● TRECHO FORNECIDO:
—————

Para trilhar esse caminho, é preciso que o próximo governante se comprometa com o ajuste fiscal, defende Bruno Ottoni, pesquisador do Instituto Brasileiro de Economia da Fundação Getulio Vargas (FGV) e do IDados. “O mais relevante para essa retomada, a maior preocupação em relação a isso, é a situação fiscal. Há um deficit grande e crescente no país”, lembra. Sem ajuste fiscal, não há como trazer a confiança de volta para os investidores, afirma Ottoni. “Eles precisam ter a sinalização de que a dívida brasileira vai entrar em uma trajetória não explosiva, de que o país será solvente e vai pagar as obrigações. A partir de então, começa a se desenhar um cenário mais animador para os investidores e também para os consumidores”, explica o especialista.

—————

● PEDIDO DE TAREFA:
Indique se cada afirmação abaixo está de acordo com o trecho sobre o ajuste fiscal. Responda sim ou não e cite literalmente as palavras do trecho que decidem a resposta.
1. Bruno Ottoni é pesquisador da FGV e do IDados.
2. Segundo Ottoni, o país tem um deficit pequeno e em queda.
3. Para Ottoni, o cenário mais animador se desenharia só para os investidores.

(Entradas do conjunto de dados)
—————

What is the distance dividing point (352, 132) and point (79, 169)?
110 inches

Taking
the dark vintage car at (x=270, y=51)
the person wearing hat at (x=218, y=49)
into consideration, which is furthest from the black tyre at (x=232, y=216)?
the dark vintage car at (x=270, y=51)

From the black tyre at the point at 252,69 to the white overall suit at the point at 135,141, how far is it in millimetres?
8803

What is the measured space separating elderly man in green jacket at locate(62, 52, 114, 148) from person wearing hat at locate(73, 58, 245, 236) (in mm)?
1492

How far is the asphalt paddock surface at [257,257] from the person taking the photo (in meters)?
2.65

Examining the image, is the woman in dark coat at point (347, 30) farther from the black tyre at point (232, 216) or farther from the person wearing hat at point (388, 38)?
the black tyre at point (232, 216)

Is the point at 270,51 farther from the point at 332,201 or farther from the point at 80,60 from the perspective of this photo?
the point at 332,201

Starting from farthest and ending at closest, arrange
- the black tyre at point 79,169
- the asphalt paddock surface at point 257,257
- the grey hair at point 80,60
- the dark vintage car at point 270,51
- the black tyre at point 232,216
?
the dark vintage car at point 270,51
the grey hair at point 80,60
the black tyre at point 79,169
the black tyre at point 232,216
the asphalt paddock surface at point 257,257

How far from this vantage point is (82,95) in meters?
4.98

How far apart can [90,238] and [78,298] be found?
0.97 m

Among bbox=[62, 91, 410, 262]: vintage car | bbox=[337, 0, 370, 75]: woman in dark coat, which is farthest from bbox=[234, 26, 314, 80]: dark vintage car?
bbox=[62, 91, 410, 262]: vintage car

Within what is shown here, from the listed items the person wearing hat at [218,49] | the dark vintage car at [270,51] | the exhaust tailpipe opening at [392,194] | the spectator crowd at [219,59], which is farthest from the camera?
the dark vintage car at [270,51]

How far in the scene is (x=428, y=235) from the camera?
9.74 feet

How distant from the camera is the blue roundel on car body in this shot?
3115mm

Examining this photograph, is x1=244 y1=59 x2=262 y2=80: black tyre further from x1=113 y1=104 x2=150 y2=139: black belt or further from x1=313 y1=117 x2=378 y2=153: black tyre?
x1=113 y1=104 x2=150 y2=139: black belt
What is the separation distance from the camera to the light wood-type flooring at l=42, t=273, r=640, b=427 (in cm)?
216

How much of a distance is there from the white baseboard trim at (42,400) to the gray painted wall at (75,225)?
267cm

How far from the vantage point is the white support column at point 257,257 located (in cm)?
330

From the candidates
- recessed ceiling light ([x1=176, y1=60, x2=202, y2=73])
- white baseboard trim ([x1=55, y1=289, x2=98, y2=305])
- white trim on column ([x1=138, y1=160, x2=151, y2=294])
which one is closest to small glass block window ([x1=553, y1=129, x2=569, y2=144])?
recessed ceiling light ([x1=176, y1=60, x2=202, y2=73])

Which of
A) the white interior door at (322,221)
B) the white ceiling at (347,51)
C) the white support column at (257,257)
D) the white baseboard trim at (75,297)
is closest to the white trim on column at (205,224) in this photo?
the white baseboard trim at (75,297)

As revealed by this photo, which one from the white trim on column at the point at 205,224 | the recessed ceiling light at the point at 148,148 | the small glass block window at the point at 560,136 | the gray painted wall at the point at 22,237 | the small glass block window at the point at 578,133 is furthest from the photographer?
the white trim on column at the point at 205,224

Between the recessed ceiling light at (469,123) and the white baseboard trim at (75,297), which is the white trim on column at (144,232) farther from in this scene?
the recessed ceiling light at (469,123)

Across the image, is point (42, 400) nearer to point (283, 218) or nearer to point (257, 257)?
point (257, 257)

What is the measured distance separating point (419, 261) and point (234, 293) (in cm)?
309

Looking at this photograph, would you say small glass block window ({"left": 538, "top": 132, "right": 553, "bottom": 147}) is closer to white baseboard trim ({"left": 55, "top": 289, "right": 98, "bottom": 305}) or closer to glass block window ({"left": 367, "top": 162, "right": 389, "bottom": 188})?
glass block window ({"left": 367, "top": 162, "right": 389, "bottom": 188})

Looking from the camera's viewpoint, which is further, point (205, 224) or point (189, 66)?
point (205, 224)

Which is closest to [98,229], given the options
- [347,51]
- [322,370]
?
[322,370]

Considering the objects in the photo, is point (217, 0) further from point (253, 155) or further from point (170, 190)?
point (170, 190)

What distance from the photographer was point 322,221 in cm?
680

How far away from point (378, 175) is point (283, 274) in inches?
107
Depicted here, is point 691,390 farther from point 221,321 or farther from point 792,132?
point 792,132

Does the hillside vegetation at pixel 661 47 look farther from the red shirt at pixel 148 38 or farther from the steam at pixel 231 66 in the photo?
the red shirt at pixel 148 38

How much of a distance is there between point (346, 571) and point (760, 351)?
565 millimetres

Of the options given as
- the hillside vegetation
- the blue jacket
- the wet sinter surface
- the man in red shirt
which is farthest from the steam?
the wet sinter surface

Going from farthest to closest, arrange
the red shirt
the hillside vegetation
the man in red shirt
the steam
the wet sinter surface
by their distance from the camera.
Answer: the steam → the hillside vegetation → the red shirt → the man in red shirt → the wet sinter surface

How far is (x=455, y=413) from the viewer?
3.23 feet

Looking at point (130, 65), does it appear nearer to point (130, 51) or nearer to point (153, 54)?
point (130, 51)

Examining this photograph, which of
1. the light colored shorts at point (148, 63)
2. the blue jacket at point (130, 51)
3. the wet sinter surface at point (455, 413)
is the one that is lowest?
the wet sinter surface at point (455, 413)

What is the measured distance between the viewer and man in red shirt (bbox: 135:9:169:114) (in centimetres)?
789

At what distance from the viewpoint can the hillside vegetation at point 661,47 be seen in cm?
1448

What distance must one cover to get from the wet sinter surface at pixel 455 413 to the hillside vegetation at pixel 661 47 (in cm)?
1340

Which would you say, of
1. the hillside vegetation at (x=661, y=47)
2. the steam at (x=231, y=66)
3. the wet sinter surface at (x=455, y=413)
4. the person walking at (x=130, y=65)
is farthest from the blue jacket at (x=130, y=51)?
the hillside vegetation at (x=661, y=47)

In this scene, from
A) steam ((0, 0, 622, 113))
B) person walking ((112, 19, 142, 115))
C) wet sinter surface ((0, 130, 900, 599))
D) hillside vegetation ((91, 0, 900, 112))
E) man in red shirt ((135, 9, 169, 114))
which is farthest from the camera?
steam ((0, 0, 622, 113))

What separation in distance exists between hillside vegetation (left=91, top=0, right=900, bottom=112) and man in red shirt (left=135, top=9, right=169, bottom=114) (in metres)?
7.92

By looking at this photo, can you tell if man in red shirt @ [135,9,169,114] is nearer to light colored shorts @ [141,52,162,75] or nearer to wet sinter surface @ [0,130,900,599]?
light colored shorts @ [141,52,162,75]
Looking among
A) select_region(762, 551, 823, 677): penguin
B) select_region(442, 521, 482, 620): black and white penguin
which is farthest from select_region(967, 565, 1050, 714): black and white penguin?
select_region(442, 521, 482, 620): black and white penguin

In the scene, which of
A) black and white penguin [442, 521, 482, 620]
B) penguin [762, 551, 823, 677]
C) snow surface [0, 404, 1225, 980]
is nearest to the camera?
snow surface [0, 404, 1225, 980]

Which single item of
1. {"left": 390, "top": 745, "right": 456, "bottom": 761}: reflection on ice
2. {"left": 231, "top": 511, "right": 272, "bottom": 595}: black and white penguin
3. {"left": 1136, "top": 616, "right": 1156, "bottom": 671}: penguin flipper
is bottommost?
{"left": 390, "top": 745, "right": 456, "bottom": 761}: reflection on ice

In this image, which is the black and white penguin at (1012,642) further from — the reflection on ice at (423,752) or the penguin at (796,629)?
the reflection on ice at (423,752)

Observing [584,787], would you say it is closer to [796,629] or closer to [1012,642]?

—————

● RESULTADO DA TAREFA:
1. Sim. "pesquisador do Instituto Brasileiro de Economia da Fundação Getulio Vargas (FGV) e do IDados"
2. Não. "Há um deficit grande e crescente no país"
3. Não. "começa a se desenhar um cenário mais animador para os investidores e também para os consumidores"